The US Food and Drug Administration (FDA), Health Canada and UK MHRA (June 13) built on their 2021 guiding principles for good machine learning practice for medical device development by further identifying guiding principles for transparency for machine learning-enabled medical devices (MLMDs).
As the healthcare sector continues to experience rapid proliferation of artificial intelligence (AI) and machine learning (ML)-enabled devices, the need to implement guidance that will safeguard the safety, effectiveness and transparency of such devices becomes ever more critical. This is particularly true as concerns the opaque nature of some AI/ML models and the potential for continuous evolution of learning algorithms.

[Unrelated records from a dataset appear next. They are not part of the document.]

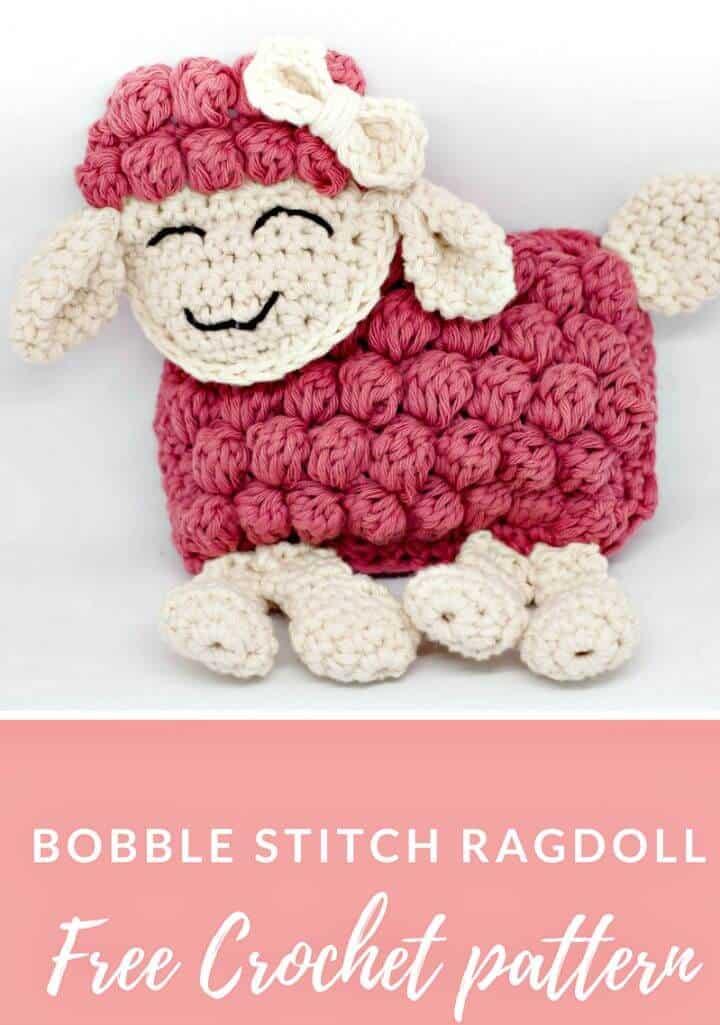 Cómo tejer un muñeco de trapo en crochet usando Bobble Stitch - Patrón gratuito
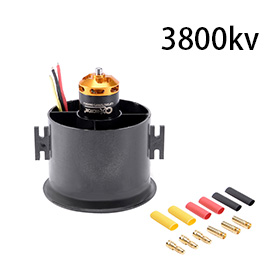 цена на Uxcell(R) Hot Sale 1Pcs 70mm 6 Blades EDF Ducted Fan Set Jet Engine with 3800KV RC Brushless Motor for RC Airplane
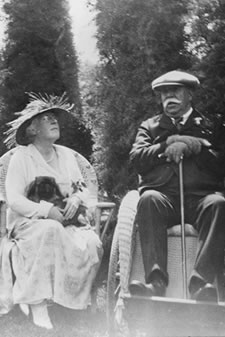 Mr. and Mrs. William Bowers Bourn II at Filoli (last known photo).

Additional guidance on ML medical devices
These principles build upon principles 7 and 9 of the initial guiding principles:
- Principle 7: Focus is placed on the performance of the human-AI team
- Principle 9: Users are provided with clear, essential information
The principles emphasize a human-centered design (HCD), ISO 9241-210:2019 Ergonomics of human-system interaction - Part 210: Human-centered design for interactive systems, an “approach to systems design and development that aims to make interactive systems more usable by focusing on the use of the system and applying human factors/ergonomics and usability knowledge and techniques”.
Guiding principles
A summary of the guiding principles and relevance to transparency is outlined in the figure below. Because MLMDs can require the user and other stakeholders in the healthcare ecosystem to understand complex information that is often context-dependent, information must be provided that allows the user to identify and evaluate the risk and benefits associated with the device. Information should be provided with the intent of enhancing the audiences’ understanding of the device, its intended use and how it fits into the clinical workflow.
Additionally, information should be provided in simple terms demonstrating how the MLMD processes input information and reaches its output. This allows healthcare professionals and other stakeholders to critically assess this information, its validity and how it is utilized.